If I have need="net-online" in ANY service in conf.d, this happens.  And it will hang forever until I put it in maintenance mode, take that line out of the entry in conf.d, and restart it again.  The only thing I can figure is at that point in the boot process, the entries in /sys/class/net/eth1 are not there.  (I have net-online set to depend only on net-eth1.)

If I wait until everything is running, and THEN run net-online, it works fine.  Something is terribly terribly broken in the startup scripts, anyone have any idea what it could be?  I'm wanting to have services depend on net-online for a reason.  If openrc is really this broken, I may just have to switch to systemd even though I don't like it.

----------

## Ant P.

You somehow have a broken initscript. Those should be four lines, not two:

```
      read x < /sys/class/net/$dev/carrier

      [ $x -eq 1 ] && : $((carriers += 1))

      read x < /sys/class/net/$dev/operstate

      [ "$x" = up ] && : $((configured += 1))
```

----------

## Akaihiryuu

 *Ant P. wrote:*   

> You somehow have a broken initscript.
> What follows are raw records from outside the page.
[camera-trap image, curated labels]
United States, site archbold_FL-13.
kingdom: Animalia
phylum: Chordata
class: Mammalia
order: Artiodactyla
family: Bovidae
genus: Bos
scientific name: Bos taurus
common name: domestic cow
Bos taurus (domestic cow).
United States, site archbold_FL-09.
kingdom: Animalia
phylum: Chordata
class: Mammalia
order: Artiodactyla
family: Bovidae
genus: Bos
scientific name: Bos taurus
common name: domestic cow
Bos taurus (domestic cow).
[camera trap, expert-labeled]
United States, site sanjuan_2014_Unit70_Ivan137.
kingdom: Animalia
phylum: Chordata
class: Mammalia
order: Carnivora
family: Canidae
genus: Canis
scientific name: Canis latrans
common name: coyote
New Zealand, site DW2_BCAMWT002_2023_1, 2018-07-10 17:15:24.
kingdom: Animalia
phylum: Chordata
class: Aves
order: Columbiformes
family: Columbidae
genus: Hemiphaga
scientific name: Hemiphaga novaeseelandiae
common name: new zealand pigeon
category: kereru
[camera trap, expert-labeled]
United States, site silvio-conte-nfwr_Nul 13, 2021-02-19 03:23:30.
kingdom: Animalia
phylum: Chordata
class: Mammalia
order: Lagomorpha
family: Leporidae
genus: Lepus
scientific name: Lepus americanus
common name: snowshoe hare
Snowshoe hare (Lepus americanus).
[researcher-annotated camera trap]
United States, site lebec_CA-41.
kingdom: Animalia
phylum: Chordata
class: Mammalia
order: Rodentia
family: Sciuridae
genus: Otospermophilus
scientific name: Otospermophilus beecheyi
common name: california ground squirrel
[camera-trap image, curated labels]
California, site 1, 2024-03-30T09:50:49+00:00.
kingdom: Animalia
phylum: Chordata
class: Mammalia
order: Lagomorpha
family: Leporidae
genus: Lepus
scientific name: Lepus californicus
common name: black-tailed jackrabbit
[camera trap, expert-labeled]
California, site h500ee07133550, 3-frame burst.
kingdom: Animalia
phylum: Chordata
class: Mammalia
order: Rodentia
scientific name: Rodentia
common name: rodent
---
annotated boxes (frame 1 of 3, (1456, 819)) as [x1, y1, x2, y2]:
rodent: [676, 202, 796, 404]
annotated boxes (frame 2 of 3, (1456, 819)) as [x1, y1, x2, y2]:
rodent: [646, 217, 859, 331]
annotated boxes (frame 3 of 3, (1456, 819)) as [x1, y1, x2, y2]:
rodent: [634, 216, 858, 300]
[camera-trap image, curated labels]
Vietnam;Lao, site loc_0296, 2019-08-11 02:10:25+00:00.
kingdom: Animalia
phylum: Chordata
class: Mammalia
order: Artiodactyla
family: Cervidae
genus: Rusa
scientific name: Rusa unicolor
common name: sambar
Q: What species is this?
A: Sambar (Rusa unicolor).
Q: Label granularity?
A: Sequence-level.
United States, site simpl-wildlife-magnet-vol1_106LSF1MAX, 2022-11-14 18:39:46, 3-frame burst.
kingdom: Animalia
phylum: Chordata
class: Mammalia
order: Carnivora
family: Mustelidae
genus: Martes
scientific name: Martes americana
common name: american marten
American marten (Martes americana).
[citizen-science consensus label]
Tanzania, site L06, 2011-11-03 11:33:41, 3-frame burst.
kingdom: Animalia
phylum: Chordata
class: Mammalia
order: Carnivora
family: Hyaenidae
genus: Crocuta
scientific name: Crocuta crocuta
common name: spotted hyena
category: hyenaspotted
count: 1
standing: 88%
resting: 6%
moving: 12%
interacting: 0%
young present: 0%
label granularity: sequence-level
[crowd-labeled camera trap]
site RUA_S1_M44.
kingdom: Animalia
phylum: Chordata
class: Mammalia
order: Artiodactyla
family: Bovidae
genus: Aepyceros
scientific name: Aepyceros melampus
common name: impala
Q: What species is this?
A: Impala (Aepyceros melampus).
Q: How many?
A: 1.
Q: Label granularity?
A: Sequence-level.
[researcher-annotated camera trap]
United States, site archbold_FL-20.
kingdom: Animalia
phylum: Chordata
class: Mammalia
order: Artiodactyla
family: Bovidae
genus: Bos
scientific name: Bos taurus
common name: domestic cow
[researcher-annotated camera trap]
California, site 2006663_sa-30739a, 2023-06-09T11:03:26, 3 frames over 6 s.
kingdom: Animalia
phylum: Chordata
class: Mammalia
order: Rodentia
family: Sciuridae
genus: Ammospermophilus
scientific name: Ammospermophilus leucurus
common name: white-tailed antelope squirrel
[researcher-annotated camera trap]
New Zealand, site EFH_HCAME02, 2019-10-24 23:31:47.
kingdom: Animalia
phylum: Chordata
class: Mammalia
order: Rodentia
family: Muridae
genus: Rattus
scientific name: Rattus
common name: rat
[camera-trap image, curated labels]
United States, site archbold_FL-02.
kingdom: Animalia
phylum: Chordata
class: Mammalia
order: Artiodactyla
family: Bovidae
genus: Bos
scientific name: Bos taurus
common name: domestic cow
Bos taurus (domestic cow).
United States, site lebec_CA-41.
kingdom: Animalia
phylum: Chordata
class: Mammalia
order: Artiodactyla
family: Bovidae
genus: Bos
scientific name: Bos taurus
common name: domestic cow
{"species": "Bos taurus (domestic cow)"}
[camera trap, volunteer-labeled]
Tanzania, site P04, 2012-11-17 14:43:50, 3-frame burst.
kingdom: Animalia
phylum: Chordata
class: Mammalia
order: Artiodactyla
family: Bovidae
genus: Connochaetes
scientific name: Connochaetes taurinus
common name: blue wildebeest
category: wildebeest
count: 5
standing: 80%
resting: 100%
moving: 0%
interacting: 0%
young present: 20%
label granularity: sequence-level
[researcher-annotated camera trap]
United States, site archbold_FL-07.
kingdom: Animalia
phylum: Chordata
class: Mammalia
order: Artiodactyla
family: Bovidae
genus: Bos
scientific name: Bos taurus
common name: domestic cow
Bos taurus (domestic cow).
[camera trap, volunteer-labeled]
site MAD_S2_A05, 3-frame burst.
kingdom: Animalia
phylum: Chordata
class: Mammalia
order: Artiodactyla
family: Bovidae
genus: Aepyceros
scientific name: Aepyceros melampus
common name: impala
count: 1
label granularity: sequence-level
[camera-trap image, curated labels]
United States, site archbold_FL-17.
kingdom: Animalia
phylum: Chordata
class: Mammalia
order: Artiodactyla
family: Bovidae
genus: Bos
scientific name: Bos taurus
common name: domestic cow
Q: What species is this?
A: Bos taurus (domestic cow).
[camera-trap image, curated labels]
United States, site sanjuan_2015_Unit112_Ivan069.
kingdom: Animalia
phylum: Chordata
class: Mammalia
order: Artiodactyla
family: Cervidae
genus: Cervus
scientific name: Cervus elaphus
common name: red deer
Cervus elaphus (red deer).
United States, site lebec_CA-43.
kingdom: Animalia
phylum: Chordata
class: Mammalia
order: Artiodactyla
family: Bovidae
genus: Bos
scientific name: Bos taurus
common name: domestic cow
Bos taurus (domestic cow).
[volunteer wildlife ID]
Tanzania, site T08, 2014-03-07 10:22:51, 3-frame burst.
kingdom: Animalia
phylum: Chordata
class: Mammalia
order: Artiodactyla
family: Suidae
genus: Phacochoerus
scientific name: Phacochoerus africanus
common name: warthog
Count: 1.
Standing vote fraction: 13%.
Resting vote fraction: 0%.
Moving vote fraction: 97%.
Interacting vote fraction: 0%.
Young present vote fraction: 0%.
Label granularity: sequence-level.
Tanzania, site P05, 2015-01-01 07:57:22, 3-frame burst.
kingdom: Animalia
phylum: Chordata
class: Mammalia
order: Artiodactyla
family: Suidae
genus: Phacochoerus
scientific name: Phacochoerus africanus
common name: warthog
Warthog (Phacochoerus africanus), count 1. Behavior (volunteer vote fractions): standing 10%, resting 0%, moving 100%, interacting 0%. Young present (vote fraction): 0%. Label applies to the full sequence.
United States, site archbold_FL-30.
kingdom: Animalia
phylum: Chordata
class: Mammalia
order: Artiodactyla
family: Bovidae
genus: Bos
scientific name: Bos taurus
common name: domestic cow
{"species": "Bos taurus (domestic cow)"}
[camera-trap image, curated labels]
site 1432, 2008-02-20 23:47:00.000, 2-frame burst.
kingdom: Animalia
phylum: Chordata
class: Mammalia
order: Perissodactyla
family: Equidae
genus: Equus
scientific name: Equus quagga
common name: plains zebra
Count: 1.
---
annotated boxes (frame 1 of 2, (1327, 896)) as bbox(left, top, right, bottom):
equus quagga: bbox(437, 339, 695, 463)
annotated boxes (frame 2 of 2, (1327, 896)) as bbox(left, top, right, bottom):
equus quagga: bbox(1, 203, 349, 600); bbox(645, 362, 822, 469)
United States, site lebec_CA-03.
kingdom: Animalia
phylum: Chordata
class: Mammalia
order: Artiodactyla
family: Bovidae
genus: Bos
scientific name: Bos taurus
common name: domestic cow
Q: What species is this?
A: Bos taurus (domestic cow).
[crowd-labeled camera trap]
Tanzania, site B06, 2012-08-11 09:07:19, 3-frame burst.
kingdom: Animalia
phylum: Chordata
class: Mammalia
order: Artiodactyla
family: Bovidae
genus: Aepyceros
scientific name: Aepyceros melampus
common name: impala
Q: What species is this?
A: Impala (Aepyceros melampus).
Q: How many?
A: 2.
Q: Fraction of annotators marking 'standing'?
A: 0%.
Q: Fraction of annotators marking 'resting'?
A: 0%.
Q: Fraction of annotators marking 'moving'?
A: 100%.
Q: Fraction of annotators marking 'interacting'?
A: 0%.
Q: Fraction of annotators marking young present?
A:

Those should be four lines, not two:
> 
> ```
>       read x < /sys/class/net/$dev/carrier
> 
> ...

 

It actually is 4 lines, it ended up being a copy/paste problem when I pasted it here.  That's what I have.

----------

## guitou

Hello, looking at net-online script, I think you should try and manually run some bash commands from get_interfaces function:

```

        for ifname in /sys/class/net/*; do

                read iftype < ${ifname}/type

                [ "$iftype" = "1" ] && printf "%s " ${ifname##*/}

        done

```

And for each dev listed, you may then check values of /sys/class/net/$dev/carrier and /sys/class/net/$dev/operstate

This should help you identify which device gets in the loop while not yet initialized/configured (dummy?)

++

Gi)

----------

## Akaihiryuu

 *guitou wrote:*   

> Hello, looking at net-online script, I think you should try and manually run some bash commands from get_interfaces function:
> 
> ```
> 
>         for ifname in /sys/class/net/*; do
> ...

 

By the time I can actually access the system, they are all there.  It's something that must not be getting initialized during boot time.

----------

## Hu

You could temporarily patch the script to have set -x before the relevant commands and set +x after them, so that bash prints each command before executing it.  That would show you which commands and paths provoke the error message.  As an example of the output you can get:

```
(set -x; for a in /dev/null; do read < "$a"; done )

+ for a in /dev/null

+ read

```

----------

## guitou

Hello.

My bad, except from a typo in /etc/conf.d/net-online, only eth1 should be checked indeed.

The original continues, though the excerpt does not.